(Excerpted text Opens)

Enable core dumps with a DaemonSet that creates and runs a privileged pod on each node in the specified namespace. If no namespace is given, core dumps are enabled for the default namespace. The pod runs a command that tells the Linux kernel on the node to save core dump information to a specific location. MATRIXX Support suggests the shared mount point /coredumps because it persists if the pod does not, which is common with single process pods or if the parent process of a pod crashes.

Note: When applying a DaemonSet, pods are not restarted and do not need to be restarted.

Applying a DaemonSet has the following important considerations:

  • Any pods running on nodes where the DaemonSet is applied (or created after the DaemonSet is applied) write core dump information into the /coredumps directory. If that directory is missing, lacks permissions, or has no space to write core files, the Linux kernel does not create core dump files at all.
  • Any existing core dump logic location is overwritten for applications running on nodes where the DaemonSet is applied.
  • MATRIXX Support recommends using tolerations and node affinity to target specific nodes for MATRIXX applications.

(Excerpted text Closes)
(Data provided Opens)

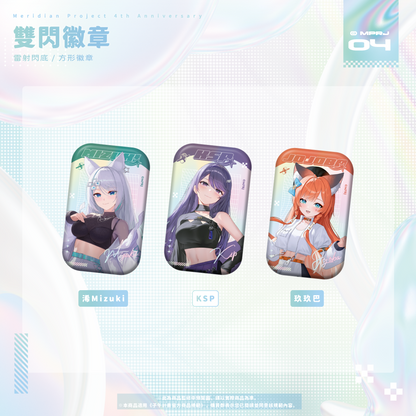 【預購】《子午計畫》四周年紀念周邊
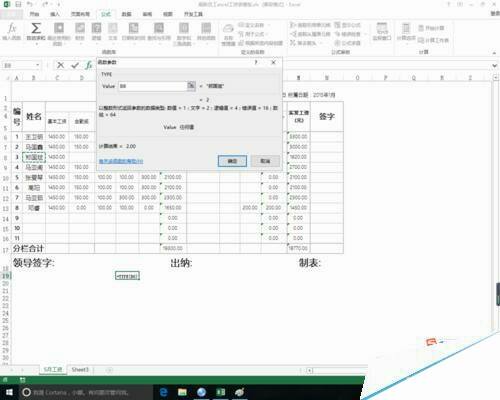 Windows使用教程,Windows系统教程,Windows优化教程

(Data provided Closes)

_Activity 1:_ According to the core dump text, what does the Linux kernel do if the /coredumps directory is missing, lacks permissions, or has no space to write core files?
_Activity 2:_ Carry on the core dump text from the point where it stops.
The data plays no part in what comes after it.

_Expected answer 1:_ It does not create core dump files at all.

_Expected answer 2:_
DaemonSets can be applied using a command similar to the following:

kubectl apply -f values.yaml

The following is a DaemonSet that enables core dump file creation where applied:

apiVersion: "apps/v1"
kind: "DaemonSet"
metadata:
  name: "sysctl-enable-coredumps"
spec:
  selector:
    matchLabels:
      app: sysctl-enable-coredumps
  template:
    metadata:
      labels:
        app: "sysctl-enable-coredumps"
    spec:
      initContainers:
        - name: "sysctl"
          image: "busybox:latest"
          securityContext:
            privileged: true
          command:
            - "/bin/sh"
            - "-c"
            - "sysctl -w fs.suid_dumpable=1 kernel.core_uses_pid=1 kernel.core_pattern=/coredump/core_%e_%p_%h_%t"
      containers:
        - name: "pause"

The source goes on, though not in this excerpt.